▶ **Passage shown**:
%%
Dr Hamilton’s discomfort in mixing with the lower sorts exposes 18th-century colonists’ clashing conceptions of civil society. For self-styled elites such as Hamilton, ‘true’ civil society relied upon their ability to command their social inferiors. In 1760, an anonymous contributor to The Boston Evening-Post drove home Hamilton’s convictions, noting that

It is a truth acknowledged by all who have examined into the constitution of civil society, that the strength and vigour of the whole, depends on the union and harmony of the particular constituent parts.

But, as Hamilton’s experiences demonstrated, lower-class colonists were hashing out their own democratic vision of civil society, which their supposed superiors considered rough at best, damning at worst. Believing that ‘Societies, like individuals, have their periods of sickness,’ elitist men such as Hamilton did everything in their power to stave off the rising tide of ‘levelling’ and democracy.

Many elite colonists harboured a smouldering disdain for the populace at large, and a desire to bring them under some sort of order, which was exacerbated by feelings of inferiority compared with their brethren across the Atlantic Ocean. The American Revolutionary Period (1765–83) further compounded these anxieties as lower-class colonists violently resisted midcentury notions of hierarchy and order. Conflicts over civil society — namely, notions of Old World monarchy versus New World democracy — defined the birth of the United States of America. And one of the best ways in which to view this confrontation between different conceptions of civil society is where it often unfolded: the tavern.

‘Pleasantly situated, and very convenient for trade (in the public way)’ — as a 1743 advertisement for the Crown Inn in Charleston exclaimed — taverns acted like prisms and mirrors, refracting colonists into distinct groups while also forcing leaders to reflect upon the status of British American civil society. They were far and away the most common public spaces in early America: colonial cities supported a booming tavern sector, with one licensed tavern for every 100 to 130 people. And that’s not counting unlicensed taverns, which multiplied beyond officials’ control and offered supposedly inferior peoples a broad range of social and commercial opportunities. Beyond the urban sphere, every rural town and hamlet had at least one tavern. And they always wanted more. When a New Yorker sold his rural plot in 1759, he hoped that a tavernkeeper might purchase his land, because more taverns were ‘here much needed’.

Leaders, however, weren’t necessarily thrilled with the multiplication of mixed-class taverns. Disgusted by the fact that ‘Dram-Shops and Taverns’ existed ‘almost within a Stone’s throw of one another throughout the town’, one Bostonian complained in 1750 that when taverns ‘multiply’d beyond all Bounds, they degenerate into Nurseries of Vice and Debauchery, and directly lead to the Ruin of Society’. But, as in their efforts at controlling civil society, officials’ endeavours at regulating taverns were paltry at best.

Taverns were also early America’s most popular and accessible public spaces. As the Englishman Thomas Walduck boasted in the early 18th century:

Upon all the new settlements the Spaniards make, the first thing they do is build a church, the first thing ye Dutch do upon a new colony is to build them a fort, but the first thing ye English do, be it in the most remote part of ye world, or amongst the most barbarous Indians, is to set up a tavern or drinking house.
%%
▶ **Extracted data**:
%%
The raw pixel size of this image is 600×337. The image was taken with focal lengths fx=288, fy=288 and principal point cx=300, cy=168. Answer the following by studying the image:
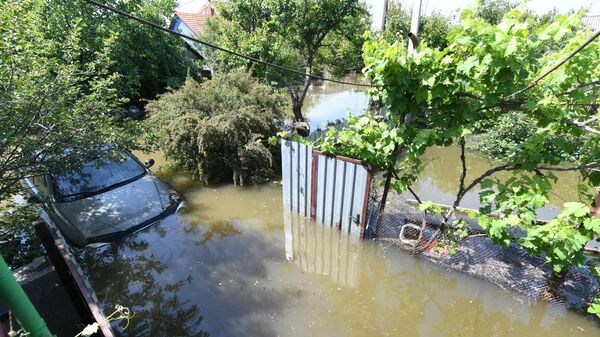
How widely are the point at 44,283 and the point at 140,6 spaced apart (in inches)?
501

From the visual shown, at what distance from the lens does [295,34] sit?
810 centimetres

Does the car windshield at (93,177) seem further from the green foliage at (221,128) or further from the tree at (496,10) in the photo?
the tree at (496,10)

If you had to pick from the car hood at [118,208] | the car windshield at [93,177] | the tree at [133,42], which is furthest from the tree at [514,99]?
the tree at [133,42]

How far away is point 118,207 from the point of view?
467 cm

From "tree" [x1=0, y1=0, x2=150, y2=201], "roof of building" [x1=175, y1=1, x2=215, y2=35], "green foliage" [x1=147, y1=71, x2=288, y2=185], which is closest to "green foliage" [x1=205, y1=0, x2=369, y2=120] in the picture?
"green foliage" [x1=147, y1=71, x2=288, y2=185]

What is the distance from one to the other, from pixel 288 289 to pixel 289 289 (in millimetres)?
14

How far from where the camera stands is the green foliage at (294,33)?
7652mm

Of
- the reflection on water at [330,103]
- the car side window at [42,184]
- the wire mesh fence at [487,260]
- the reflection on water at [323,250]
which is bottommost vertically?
the reflection on water at [323,250]

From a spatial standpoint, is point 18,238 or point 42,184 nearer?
point 18,238

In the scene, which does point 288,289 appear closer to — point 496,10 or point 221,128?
point 221,128

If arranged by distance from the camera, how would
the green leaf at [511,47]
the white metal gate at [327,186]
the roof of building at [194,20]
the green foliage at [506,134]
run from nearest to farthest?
the green leaf at [511,47]
the white metal gate at [327,186]
the green foliage at [506,134]
the roof of building at [194,20]

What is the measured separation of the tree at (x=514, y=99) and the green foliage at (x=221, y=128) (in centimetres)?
349

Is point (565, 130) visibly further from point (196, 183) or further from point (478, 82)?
point (196, 183)

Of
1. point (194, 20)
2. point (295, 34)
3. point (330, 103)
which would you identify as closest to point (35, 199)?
point (295, 34)
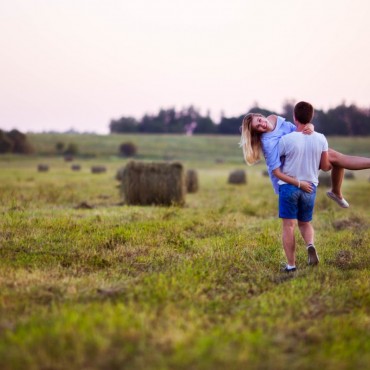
%%
▶ **Exercises**:
• 1. From the passage on colonial taverns, list every individual year it ties to a specific event, leaving out the span given for the Revolutionary Period.
• 2. Render this sentence from the passage on colonial taverns into Spanish: "Beyond the urban sphere, every rural town and hamlet had at least one tavern."

▶ **The replies**:
• 1. 1760, 1743, 1759, 1750

• 2. Más allá del ámbito urbano, cada pueblo rural y cada aldea tenían al menos una taberna.